The lawmakers proposing the legislation, and groups endorsing it, repeatedly emphasized that the bill would, among other things, completely nullify the national ban on partial-birth abortion that the Supreme Court upheld on April 18 in Gonzales v. Carhart.

In addition, PPFA explained, “Parental consent or notification statutes have been used as a tool to deny access to abortion services for minors. When such laws deny or interfere with the ability of minors to access abortion services, they would violate FOCA.” http://www.nrlc.org/FOCA/LawmakersProposeFOCA.html(NATIONAL RIGHT TO LIFE).

(About half of the states have parental notification or consent laws in effect, which the Supreme Court has said are permitted under Roe v. Wade as long as they meet certain requirements, including availability of judges to authorize abortions without parental notification or consent.)

In a press release issued when she introduced the FOCA in 2004, Senator Boxer gave a number of examples of current laws that would be invalidated by the bill, including the following:

– Laws restricting government funding of abortion.  (The Hyde Amendment prohibits federal funding of most abortions, and many states have similar laws.  The U.S. Supreme Court ruled in 1980 that these laws do not violate Roe v. Wade.)

– Laws prohibiting abortions in public hospitals.  (The Supreme Court ruled in 1977 that such policies do not violate Roe v. Wade.)

– Laws requiring that girls and women seeking abortion receive certain information on matters such as fetal development and alternatives to abortion, and then wait a specified period before the abortion is actually performed, usually 24 or 48 hours.  In her press release, Boxer referred to these as “antichoice propaganda lectures.” (The Supreme Court said in its 1992 Casey ruling that such regulations are constitutional as long as they do not impose an “undue burden” on obtaining an abortion.)
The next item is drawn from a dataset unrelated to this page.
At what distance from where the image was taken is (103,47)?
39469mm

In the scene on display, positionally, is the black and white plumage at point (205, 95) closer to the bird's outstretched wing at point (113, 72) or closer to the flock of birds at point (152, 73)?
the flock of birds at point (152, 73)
– All laws allowing doctors, nurses, or other state-licensed professionals, and hospitals or other health-care providers, to decline to provide or pay for abortions. (Such “conscience rights” with respect to abortion are generally protected by certain federal laws, and by the laws in many states.  Supporters of the laws usually call them “conscience laws,” but pro-abortion groups refer to them as “refusal clauses.”)

– All laws prohibiting medical personnel other than licensed physicians from performing abortions would be invalid because they may “interfere with” access to abortion.  (All but a handful of states currently enforce such “doctor-only” laws, which are specifically authorized in Roe v. Wade itself.)

– The provision of the FOCA that prohibits any government agency or official from taking any action that would “discriminate against the exercise of” the FOCA-created legal rights, with respect to any “benefits, facilities, services, or information,” would leave government officials open to lawsuits for anything that anybody thought “discriminate(s)” against abortion.  Johnson observed, “This sweeping mandate could cover everything from rural health clinics, to health education programs in public schools – and even to pro-life speeches by public officials.” http://www.nrlc.org/FOCA/LawmakersProposeFOCA.html (NATIONAL RIGHT TO LIFE).

History of the FOCA

An earlier version of the FOCA was pushed by pro-abortion forces beginning in the late 1980s, when they feared that the Supreme Court was preparing to overturn Roe v. Wade.  When President Clinton, a FOCA supporter, took office in January 1993, Planned Parenthood predicted that the FOCA would be law within six months.  But the bill died after an education and lobbying campaign, led by NRLC, persuaded many pro-Roe lawmakers that the bill went beyond Roe and would strike down many state laws that had broad support.

Johnson noted that during the debates over the FOCA in the early 1990s, many proponents of the bill often tried to deny some of its more radical effects – effects that they have already admitted with respect to the new bill, such as the invalidation of all restrictions on government funding of abortion.